==== Texto fornecido

Construção do Reservatório em Plains d'Abraham em 1932. Com a permissão de publicação do Arquivo da Prefeitura de Québec (Archives de la Ville de Québec), W. B. Edwards Inc. N000076.

Ao passear pelos Plains d’Abraham, em Québec, muitos se encantam com a vista do rio São Lourenço, os gramados amplos e a história das batalhas que moldaram o destino do Canadá. Mas poucos imaginam que, bem debaixo de seus pés, repousa uma das maiores e mais discretas obras de engenharia da cidade: o Grande Reservatório de Água dos Plains d’Abraham, inaugurado em 1932.

Mais do que um reservatório, essa estrutura monumental é um símbolo concreto — literalmente — da resiliência de Québec diante da Grande Depressão.

========
==== Conteúdo dos dados

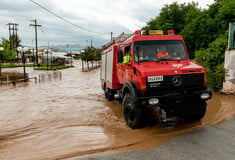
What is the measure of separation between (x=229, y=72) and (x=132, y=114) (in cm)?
615

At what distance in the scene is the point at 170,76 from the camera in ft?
15.6

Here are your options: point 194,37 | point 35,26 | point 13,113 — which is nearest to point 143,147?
point 13,113

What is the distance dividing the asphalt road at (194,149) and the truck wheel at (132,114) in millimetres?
928

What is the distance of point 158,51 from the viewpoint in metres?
5.65

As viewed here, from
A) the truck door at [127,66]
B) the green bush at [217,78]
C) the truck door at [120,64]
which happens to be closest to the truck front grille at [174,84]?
the truck door at [127,66]

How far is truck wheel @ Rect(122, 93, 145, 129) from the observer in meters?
4.95

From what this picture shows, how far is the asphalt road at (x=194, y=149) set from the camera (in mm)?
3795

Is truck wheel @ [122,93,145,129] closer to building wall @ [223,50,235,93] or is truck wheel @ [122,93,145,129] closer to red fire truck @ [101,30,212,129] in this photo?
red fire truck @ [101,30,212,129]

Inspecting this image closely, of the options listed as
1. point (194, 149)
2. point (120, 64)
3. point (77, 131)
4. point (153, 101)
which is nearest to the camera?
point (194, 149)

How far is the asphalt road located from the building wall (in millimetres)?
4570

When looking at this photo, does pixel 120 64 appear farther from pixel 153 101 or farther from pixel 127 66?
pixel 153 101

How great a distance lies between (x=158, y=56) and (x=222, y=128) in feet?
8.86

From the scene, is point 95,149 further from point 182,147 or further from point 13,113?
point 13,113

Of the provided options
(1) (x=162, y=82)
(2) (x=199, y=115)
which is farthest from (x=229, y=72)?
(1) (x=162, y=82)
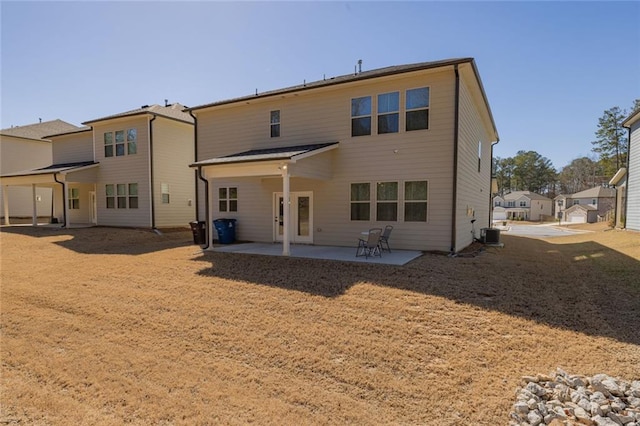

========

**Pedido escrito:** Reescreva o trecho do texto sobre o reservatório dos Plains d'Abraham que se abre com as palavras contendo "Construção do Reservatório" e se fecha com "Edwards Inc. N000076.", trocando "Arquivo" por "Acervo".

**Resposta:**
Construção do Reservatório em Plains d'Abraham em 1932. Com a permissão de publicação do Acervo da Prefeitura de Québec (Archives de la Ville de Québec), W. B. Edwards Inc. N000076.